## START LISTING

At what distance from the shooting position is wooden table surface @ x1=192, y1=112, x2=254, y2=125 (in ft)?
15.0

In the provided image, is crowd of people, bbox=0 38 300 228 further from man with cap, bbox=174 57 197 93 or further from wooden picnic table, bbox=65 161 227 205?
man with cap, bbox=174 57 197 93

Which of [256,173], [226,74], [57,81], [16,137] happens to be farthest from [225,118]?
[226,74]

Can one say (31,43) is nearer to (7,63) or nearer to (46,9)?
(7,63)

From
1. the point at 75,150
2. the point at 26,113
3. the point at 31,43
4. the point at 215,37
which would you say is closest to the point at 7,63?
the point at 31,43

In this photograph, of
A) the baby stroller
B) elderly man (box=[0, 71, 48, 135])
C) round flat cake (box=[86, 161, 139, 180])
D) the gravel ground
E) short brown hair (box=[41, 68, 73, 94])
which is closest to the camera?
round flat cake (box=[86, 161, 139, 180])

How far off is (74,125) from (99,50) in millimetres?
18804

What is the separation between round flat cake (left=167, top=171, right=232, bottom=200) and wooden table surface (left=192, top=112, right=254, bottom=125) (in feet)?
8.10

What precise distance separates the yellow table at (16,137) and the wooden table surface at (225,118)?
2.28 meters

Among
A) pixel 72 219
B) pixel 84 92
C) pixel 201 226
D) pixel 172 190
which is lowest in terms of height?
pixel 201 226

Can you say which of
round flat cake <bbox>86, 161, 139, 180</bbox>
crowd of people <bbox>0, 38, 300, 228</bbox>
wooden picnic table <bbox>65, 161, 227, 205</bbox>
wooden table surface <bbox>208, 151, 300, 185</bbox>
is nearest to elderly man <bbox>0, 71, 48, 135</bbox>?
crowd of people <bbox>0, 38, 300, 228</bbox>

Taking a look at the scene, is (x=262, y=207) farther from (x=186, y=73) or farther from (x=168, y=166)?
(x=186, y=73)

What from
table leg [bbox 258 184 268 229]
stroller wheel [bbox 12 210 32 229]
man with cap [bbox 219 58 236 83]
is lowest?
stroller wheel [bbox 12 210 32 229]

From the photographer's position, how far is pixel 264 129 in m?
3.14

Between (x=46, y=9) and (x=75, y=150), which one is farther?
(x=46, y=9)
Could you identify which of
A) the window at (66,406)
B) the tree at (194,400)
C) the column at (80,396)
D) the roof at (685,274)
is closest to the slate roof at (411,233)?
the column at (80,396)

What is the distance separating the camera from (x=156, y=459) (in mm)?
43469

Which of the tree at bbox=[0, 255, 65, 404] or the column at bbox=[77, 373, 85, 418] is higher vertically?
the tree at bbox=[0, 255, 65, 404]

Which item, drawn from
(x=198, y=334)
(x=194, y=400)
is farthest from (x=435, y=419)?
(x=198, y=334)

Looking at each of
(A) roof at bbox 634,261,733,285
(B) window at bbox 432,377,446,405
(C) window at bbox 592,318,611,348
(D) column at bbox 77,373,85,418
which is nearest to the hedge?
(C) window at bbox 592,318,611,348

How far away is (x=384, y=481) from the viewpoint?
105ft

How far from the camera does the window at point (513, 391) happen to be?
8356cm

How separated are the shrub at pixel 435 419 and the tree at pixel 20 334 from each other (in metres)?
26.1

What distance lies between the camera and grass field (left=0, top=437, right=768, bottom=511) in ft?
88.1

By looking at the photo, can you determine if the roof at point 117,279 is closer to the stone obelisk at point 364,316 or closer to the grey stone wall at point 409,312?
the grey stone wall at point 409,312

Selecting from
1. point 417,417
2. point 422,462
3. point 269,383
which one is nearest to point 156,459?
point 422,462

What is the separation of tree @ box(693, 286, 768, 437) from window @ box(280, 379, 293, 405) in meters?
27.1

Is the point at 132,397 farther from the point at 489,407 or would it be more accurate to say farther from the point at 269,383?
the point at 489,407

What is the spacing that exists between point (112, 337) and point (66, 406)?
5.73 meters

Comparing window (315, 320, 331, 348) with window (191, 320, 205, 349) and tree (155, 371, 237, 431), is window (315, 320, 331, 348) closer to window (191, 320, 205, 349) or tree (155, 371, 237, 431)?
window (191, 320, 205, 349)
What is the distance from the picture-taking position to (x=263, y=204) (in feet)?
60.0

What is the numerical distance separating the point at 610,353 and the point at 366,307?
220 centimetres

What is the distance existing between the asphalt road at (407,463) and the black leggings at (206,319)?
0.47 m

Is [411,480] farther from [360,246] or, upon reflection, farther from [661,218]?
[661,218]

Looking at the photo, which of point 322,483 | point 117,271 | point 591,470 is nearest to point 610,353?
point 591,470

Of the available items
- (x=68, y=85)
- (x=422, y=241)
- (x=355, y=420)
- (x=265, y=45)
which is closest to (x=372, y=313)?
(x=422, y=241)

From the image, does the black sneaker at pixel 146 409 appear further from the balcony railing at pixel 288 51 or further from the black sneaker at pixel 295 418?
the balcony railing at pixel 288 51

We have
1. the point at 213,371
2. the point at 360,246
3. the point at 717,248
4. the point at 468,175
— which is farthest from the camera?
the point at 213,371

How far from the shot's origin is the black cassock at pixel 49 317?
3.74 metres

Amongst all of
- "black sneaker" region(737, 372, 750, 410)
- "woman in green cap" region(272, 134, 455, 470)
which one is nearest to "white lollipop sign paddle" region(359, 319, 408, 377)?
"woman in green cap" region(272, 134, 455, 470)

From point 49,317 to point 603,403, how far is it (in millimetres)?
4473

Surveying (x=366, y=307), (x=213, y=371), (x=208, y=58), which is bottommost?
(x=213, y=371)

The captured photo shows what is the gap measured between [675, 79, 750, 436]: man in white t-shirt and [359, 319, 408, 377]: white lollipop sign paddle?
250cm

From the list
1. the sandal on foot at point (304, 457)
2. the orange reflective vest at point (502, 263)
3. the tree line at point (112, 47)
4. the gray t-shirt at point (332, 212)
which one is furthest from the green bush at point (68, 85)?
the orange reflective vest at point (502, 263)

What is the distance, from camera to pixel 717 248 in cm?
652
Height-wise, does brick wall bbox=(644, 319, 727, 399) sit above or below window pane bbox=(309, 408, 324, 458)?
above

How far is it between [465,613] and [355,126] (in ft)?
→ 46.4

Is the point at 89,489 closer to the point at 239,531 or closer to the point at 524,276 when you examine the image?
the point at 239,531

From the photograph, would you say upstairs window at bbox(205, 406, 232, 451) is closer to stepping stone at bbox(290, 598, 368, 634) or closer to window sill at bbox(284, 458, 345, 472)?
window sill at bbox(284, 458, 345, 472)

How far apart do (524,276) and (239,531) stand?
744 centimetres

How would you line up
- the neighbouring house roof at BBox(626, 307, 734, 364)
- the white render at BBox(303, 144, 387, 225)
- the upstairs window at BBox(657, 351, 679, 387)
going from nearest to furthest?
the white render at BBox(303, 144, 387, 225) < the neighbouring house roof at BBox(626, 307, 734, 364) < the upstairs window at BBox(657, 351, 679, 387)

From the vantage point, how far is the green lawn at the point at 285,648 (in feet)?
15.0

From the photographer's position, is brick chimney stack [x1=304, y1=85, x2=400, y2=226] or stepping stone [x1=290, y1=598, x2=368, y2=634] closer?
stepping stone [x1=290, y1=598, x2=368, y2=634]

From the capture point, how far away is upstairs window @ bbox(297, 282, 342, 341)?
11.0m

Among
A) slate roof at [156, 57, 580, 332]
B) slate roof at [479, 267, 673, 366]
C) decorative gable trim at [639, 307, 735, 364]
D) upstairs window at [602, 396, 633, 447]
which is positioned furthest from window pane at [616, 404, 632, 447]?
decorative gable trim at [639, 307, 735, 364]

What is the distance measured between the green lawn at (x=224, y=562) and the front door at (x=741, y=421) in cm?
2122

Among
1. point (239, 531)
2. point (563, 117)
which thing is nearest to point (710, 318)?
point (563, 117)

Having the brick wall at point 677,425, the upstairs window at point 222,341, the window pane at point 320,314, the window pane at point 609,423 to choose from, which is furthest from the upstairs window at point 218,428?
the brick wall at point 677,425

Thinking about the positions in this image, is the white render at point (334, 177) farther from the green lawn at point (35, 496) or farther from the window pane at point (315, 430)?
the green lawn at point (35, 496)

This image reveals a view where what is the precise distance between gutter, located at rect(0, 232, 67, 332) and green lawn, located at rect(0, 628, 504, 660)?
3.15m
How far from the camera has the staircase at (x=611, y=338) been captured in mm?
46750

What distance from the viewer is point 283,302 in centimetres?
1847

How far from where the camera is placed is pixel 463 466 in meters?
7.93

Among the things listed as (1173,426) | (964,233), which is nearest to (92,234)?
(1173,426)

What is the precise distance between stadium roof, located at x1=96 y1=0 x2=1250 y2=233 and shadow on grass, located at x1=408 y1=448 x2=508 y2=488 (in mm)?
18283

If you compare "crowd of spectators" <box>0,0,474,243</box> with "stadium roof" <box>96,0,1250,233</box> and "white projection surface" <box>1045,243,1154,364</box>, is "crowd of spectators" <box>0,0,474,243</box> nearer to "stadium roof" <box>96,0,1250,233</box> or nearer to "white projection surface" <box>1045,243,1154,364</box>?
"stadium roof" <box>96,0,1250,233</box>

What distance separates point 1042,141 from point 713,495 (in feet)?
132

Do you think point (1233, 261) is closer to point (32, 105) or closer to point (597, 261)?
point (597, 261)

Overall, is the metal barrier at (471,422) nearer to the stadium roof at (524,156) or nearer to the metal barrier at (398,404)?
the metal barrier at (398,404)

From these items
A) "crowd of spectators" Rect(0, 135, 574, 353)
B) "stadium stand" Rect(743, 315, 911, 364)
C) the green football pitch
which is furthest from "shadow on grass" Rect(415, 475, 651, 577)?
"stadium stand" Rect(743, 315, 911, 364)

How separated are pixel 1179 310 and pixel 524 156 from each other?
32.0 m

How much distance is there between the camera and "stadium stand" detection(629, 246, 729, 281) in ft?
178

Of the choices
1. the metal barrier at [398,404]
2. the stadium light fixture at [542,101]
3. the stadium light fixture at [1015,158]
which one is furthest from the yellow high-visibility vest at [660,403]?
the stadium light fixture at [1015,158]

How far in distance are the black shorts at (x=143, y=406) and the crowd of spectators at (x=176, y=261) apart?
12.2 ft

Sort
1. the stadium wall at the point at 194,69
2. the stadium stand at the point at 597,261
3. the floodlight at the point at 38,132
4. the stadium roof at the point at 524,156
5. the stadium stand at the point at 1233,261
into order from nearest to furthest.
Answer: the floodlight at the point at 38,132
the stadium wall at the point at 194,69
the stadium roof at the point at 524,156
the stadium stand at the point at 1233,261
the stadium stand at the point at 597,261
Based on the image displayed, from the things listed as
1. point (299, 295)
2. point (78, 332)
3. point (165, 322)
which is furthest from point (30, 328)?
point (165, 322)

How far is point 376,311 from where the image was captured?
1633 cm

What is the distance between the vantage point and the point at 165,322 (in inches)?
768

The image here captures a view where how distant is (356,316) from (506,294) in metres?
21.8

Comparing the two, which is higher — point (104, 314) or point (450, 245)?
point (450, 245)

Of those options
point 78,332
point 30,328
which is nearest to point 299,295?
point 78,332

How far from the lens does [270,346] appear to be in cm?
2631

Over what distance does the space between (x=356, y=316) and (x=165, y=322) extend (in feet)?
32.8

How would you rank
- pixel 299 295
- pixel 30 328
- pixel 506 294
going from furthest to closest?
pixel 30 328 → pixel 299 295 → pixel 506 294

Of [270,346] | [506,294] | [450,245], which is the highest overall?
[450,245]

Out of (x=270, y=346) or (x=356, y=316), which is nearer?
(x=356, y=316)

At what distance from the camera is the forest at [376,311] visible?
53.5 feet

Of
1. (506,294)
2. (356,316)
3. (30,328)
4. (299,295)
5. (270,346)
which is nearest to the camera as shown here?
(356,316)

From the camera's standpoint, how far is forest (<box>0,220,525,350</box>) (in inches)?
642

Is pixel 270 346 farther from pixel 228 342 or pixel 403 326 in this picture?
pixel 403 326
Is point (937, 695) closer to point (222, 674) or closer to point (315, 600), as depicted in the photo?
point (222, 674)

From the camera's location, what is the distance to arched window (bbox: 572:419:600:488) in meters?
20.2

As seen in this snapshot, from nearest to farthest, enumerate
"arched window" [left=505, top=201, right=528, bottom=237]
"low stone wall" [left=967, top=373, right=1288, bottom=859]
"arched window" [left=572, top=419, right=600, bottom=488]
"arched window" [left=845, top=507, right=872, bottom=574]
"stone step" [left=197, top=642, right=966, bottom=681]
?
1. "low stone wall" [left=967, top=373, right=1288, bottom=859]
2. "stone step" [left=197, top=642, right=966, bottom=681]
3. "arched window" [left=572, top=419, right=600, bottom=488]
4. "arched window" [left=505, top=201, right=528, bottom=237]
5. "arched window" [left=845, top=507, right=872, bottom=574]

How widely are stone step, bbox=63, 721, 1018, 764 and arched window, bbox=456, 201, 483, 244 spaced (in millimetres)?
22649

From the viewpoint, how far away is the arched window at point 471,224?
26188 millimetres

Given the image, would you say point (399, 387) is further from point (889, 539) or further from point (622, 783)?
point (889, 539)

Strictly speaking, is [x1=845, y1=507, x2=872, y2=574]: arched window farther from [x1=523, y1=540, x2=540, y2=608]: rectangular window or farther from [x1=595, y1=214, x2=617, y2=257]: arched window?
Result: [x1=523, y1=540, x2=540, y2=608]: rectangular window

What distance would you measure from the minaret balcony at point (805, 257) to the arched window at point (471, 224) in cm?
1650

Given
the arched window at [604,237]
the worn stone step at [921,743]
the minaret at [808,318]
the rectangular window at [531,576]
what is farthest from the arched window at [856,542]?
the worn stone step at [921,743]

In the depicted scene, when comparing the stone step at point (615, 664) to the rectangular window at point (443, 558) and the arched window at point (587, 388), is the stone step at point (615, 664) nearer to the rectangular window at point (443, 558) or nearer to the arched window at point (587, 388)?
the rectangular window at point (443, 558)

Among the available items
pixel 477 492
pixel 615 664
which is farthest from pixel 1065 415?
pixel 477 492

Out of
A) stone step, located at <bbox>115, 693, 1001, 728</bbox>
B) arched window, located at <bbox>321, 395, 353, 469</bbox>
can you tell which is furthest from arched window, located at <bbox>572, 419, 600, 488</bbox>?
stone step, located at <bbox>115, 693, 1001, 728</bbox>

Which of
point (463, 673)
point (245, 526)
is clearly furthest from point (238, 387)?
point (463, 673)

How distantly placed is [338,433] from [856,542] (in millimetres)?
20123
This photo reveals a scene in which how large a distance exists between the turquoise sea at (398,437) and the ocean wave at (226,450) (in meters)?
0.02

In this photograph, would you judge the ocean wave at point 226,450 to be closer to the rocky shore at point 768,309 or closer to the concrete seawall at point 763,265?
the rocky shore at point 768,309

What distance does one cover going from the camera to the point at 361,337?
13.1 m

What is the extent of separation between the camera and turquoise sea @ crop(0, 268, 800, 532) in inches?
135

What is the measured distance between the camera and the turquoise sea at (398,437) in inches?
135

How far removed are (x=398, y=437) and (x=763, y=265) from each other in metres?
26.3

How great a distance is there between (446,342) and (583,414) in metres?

## END LISTING

== PROBLEM ==
With both ends included, please retype exactly the lines from the line containing "How distantly placed" to the final line of the data.

== WRITTEN ANSWER ==
How distantly placed is [338,433] from [856,542] (in millimetres)?
20123
This photo reveals a scene in which how large a distance exists between the turquoise sea at (398,437) and the ocean wave at (226,450) (in meters)?
0.02

In this photograph, would you judge the ocean wave at point 226,450 to be closer to the rocky shore at point 768,309 or closer to the concrete seawall at point 763,265?
the rocky shore at point 768,309

What distance does one cover going from the camera to the point at 361,337?
13.1 m

What is the extent of separation between the camera and turquoise sea @ crop(0, 268, 800, 532) in inches?
135

What is the measured distance between the camera and the turquoise sea at (398,437) in inches?
135

How far removed are (x=398, y=437) and (x=763, y=265) from each other in metres?
26.3

How great a distance is there between (446,342) and (583,414) in metres?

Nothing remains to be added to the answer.